You don't post the photos though, part of you is selfish, whispers that if you post them people will think it was an accident. You were just a young person taking photos and you didn't notice the train approaching from behind, a tragic victim of loud music and risky photography.
You want them to know, you want the friends you'd left just a few hours ago to ponder the entire time they'd spent with you that day. Your first time seeing them in months, your last time ever, a courteous goodbye. You want your Mother to regret going to bed early, just wishing to cherish that last hour you'd stayed over to hang out with your sister. You want your siblings, so full of potential and hope and joy, to think of you when they're 18 and be thankful they aren't like you. Tainted, cracked, a total failure of all the adults' efforts in your youth.

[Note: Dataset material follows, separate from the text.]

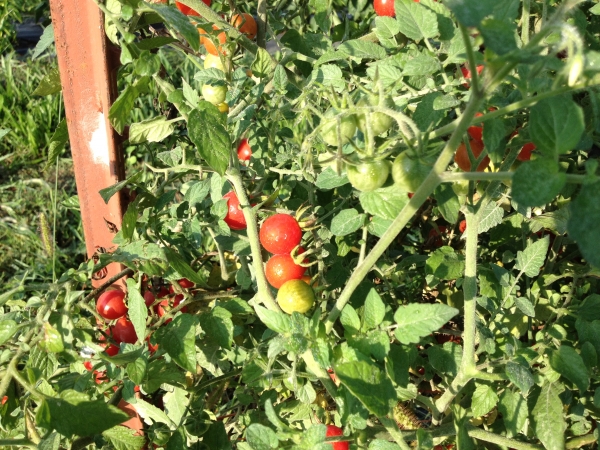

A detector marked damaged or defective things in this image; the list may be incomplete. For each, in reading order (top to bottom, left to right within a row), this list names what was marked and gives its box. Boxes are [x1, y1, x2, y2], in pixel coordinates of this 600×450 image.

rusty metal stake [49, 0, 127, 288]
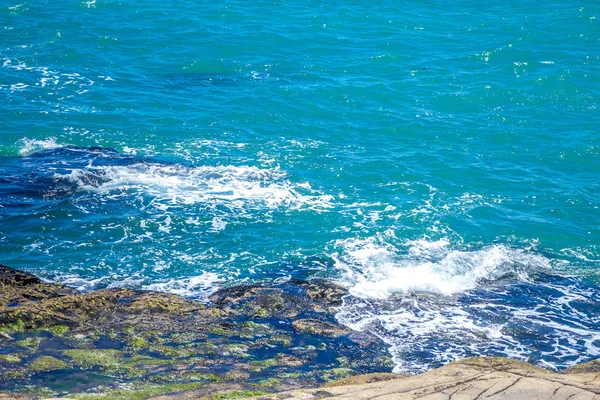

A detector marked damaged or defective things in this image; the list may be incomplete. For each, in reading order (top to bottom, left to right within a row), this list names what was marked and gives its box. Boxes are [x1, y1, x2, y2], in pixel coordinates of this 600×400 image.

cracked concrete surface [244, 358, 600, 398]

You want to cause pain, and anger, and make them see everything you've tried to scream at them for 6 goddamn years now. The scars, the posts, the playlists, the understanding when everyone else started struggling too. You'd been suffering and even tried to say it out loud, clearly, but either nobody noticed or you were too obvious and obviously fishing for pity.

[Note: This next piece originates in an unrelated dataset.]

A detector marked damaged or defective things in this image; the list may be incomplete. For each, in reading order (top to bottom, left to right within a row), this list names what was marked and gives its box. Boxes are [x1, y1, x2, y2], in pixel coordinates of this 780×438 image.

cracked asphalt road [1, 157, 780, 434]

You feel the rumble begin under your feet, but that wasn't supposed to be part of the plan?
You would be listening to music so loud it made your headphones literally crackle, taking long looks at the gentle mix of colors across the landscape, and then it would be gone in the instant your body was hit by unimaginable force.
But now you were ripping your headphones out, listening to the dinging on either side of the stretch of track as the gates on both roads came down out of view, and there was a long, loud horn sounding in the distance.

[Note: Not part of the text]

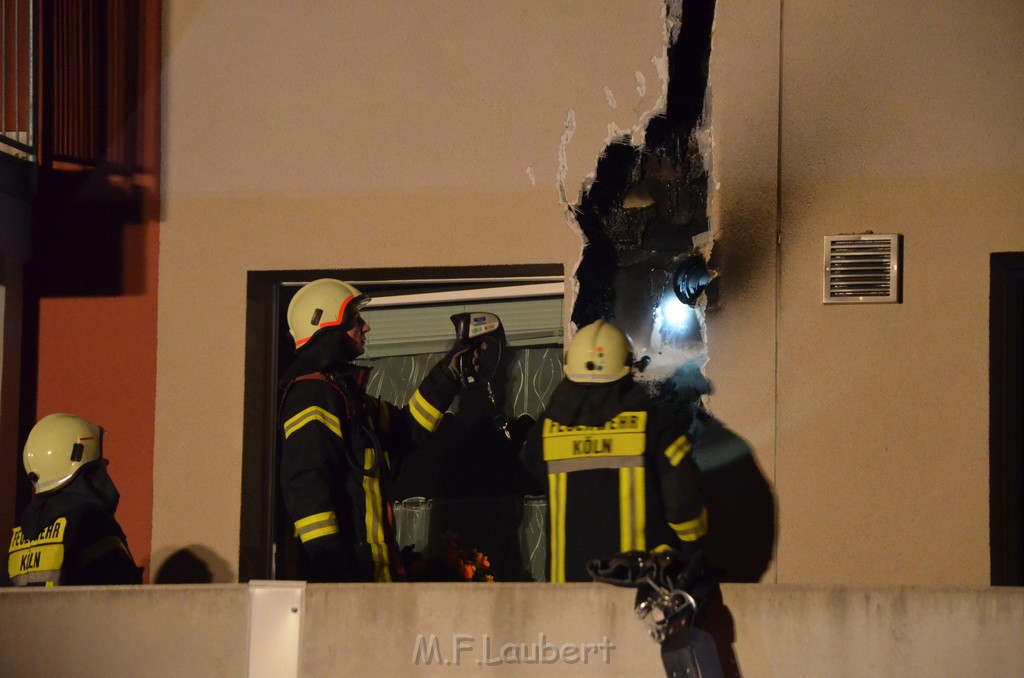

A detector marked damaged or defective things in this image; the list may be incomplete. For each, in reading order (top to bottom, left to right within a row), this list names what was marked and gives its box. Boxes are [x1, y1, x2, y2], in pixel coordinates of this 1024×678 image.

charred hole in wall [573, 0, 716, 405]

And now you were heaving, feet hitting hard on the gravel beneath you as you tried you absolute hardest to make it to the road before you were trapped a meter away from a train moving full speed.
And now you could feel your knees going weak and you give up, you're plastering yourself to one of the fences and watching as the light comes around the corner, and suddenly everything is invading your mind as it gets scrambled.
There is a violent creaking as the cars lurch around the corner, the wheels absolutely grating against the rails, you can feel wind in your hair that in any other situation would have felt incredible but all you can see is rocks.
Stories of rocks being flung from tracks through a human are flashing through your mind, every time a car comes by with the slightest lean there is the image of slow, agonizing dragging when the entire train gets derailed right into your body, you can hear the high-pitched white noise escaping you but thats not your mouth anymore because this is your worst nightmare come to life.
It drags on forever, you feel sick, every moment is an hour and every noise is thunder, but you were never a fan of storms and all you want is to live.
When the train is gone you're running before you can collapse, you're sprinting harder than you have since 6th grade when you quit track, and you're tripping a couple times but thats okay as soon as you're back on a sidewalk. There are cars moving by and you don't care, your backpack is constricting you but you don't even feel it yet.
And the entire hour walk home you're numb, for the rest of the night until the moment you go to sleep you're positively vibrating on the inside. You want comfort, but you know you can't have it, not without explaining why your very being is shaken. The last time you admitted to a suicide attempt there was a lecture and anger, the last time you sought out support on your own there were hours of delay, and really everyone had their own lives going on too.
In the morning you edit the few messages you did send in a daze to someone, and they pretend not to have seen the originals, and life goes on with no evidence left except the rusted nail in your windowsill you'd picked up along the way.
Nobody had to know about the picture taken minutes before you failed.